- **ACTIVITY**
This calls for a word-for-word copy of all the data, with each picture removed.

- **DATASET EXTRACT**
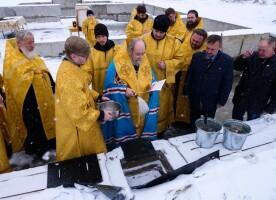 Митрополит Владимир совершил освящение закладного камня на месте строительства храма святителя Луки (Войно-Ясенецкого) в поселке Хвойный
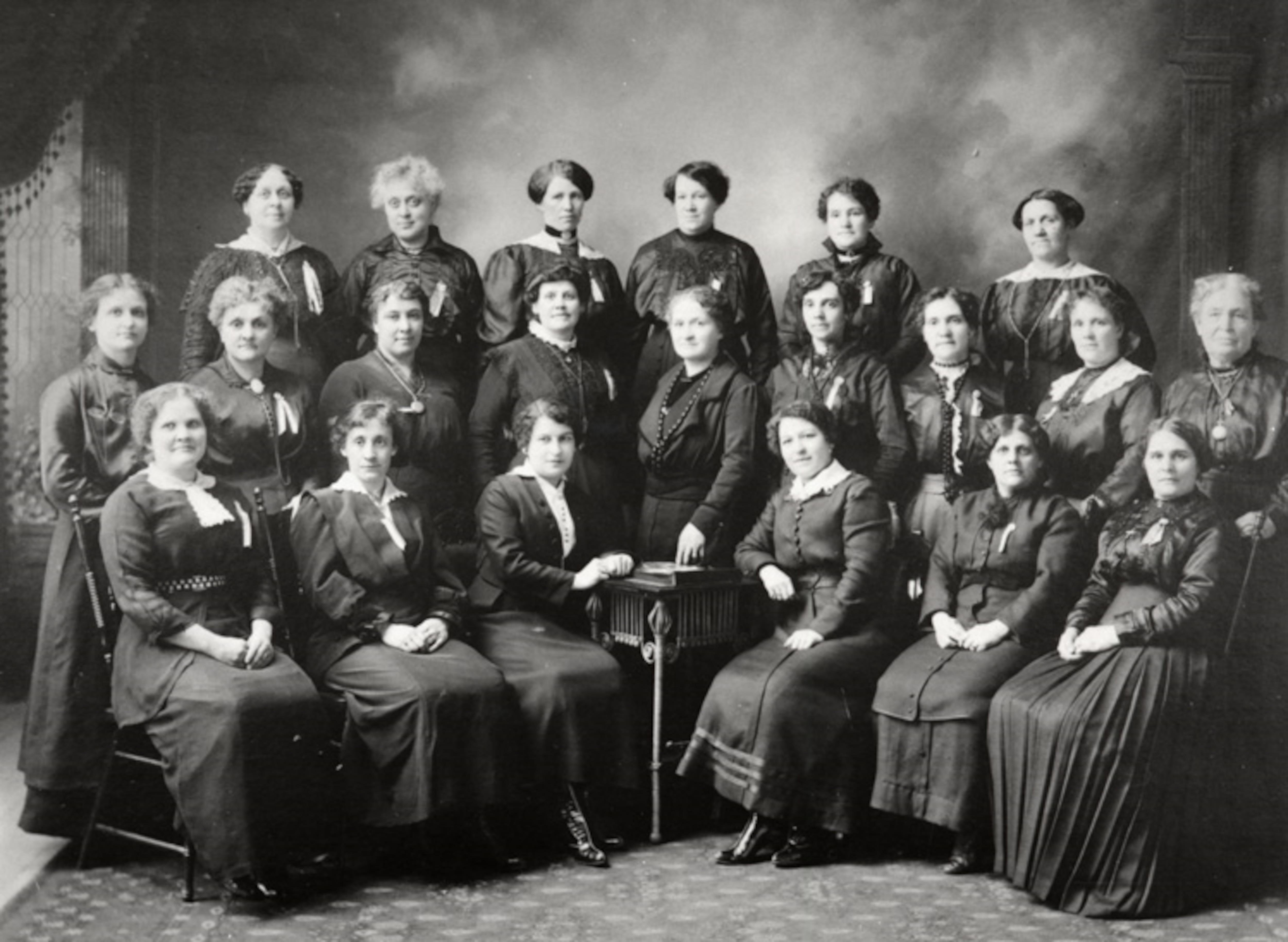 Diane et Béatrice Desloges, ainsi que les gardiennes de l'école Guigues d'Ottawa en 1913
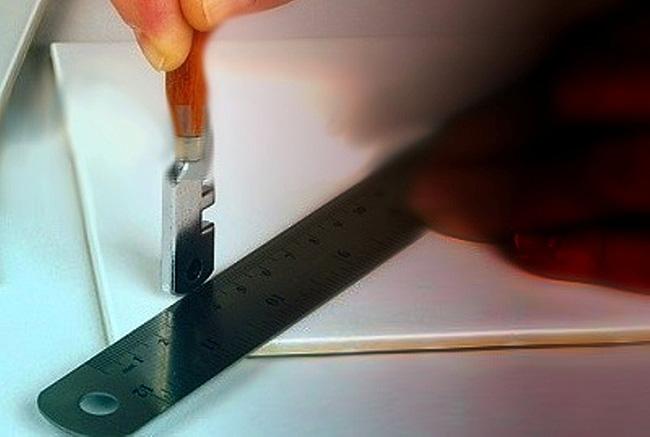 Разрезание кафельной плитки стеклорезом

- **RESULT**
 Митрополит Владимир совершил освящение закладного камня на месте строительства храма святителя Луки (Войно-Ясенецкого) в поселке Хвойный
 Diane et Béatrice Desloges, ainsi que les gardiennes de l'école Guigues d'Ottawa en 1913
 Разрезание кафельной плитки стеклорезом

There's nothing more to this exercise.